第1章 蘇れ
「あ〜な〜た〜た〜ち〜は〜ッ一体なにをしているんですか!!」
クロウリーさんが激怒するのも無理はない。
荘厳なシャンデリアは、グリムとエースの逃亡劇の末、粉々になってしまった。
「石像に傷をつけただけでは飽き足らず、シャンデリアまで破壊するなんて!もう許せません。全員、即刻退学です!」
「「「えぇ〜〜ッ!?」」」
そんな!と絶句するデュースを横目で眺めて、私は内心、(完全にこの子、巻き添いだよなぁ)と、他人事の気持ちで話を聞いていた。
「貴方がたも!!無一文でももう知りません、即刻出てお行きなさい!!」
『えっ』
私は自分の顔から、サーっと血の気が引いていくのを感じていた。
急にアワアワとし始めた私を横目で見て、エースが「この薄情者!」と非難する。
「許していただけるなら弁償でもなんでもします!」
「このシャンデリアはただのシャンデリアではありません。歴史的価値を考えれば、10億マドル下らない品物です」
「で、でもさ。
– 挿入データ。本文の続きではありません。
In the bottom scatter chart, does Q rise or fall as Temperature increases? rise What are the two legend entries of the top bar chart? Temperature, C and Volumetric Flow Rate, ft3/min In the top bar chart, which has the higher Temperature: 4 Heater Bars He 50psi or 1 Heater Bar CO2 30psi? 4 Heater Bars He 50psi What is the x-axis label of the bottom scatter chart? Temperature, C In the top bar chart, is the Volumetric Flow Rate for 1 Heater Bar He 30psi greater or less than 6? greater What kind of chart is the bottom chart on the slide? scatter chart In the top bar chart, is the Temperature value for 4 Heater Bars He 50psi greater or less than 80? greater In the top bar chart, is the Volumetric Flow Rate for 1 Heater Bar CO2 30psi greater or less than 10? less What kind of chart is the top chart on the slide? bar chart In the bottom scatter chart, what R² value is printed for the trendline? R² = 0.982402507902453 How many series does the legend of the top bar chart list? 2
先生の魔法でちゃちゃっと直せちゃったりとか…」
「魔法は万能ではありません。しかも、魔法道具の心臓とも呼べる魔法石が割れてしまった」
魔法石に二つと同じものはない。
もう二度と、このシャンデリアに光が灯ることはないでしょう。
(…いや、そんなことはない)
壊れたシャンデリアは修復不可だと語るクロウリーさんの言葉を聞き、私は反射的に言葉を返す。
『道具で代わりが効かないものなんて、あるわけない。この世で代わりが効かないものは、一つしかないんですから』
「…ふむ。貴方、そんな顔もできるんじゃありませんか。魂が抜けた抜け殻かと思っていましたが、そうでもなさそうです」
『抜け殻?』
ひどい言われようだ、と半ば呆れ顔で笑う私を眺めて、エースとデュースが目を丸くした。
その視線に気づき、二人の方へ視線を向けた時。
クロウリーさんは、何かを思い出した。
「…あ。そうだ、1つだけ。シャンデリアを直す方法があるかもしれません」
冷静になってきた大人が、ようやく、間違いをおかした子ども達に助け舟を出した。
私も二人と一緒に、その話を聞き。
「はい!ありがとうございます!」
「はぁーぁ。しゃーねぇ」
『行こう、二人とも』
三人と一匹。
新たな魔法石を調達しに、ドワーフ鉱山へ向かうこととなった。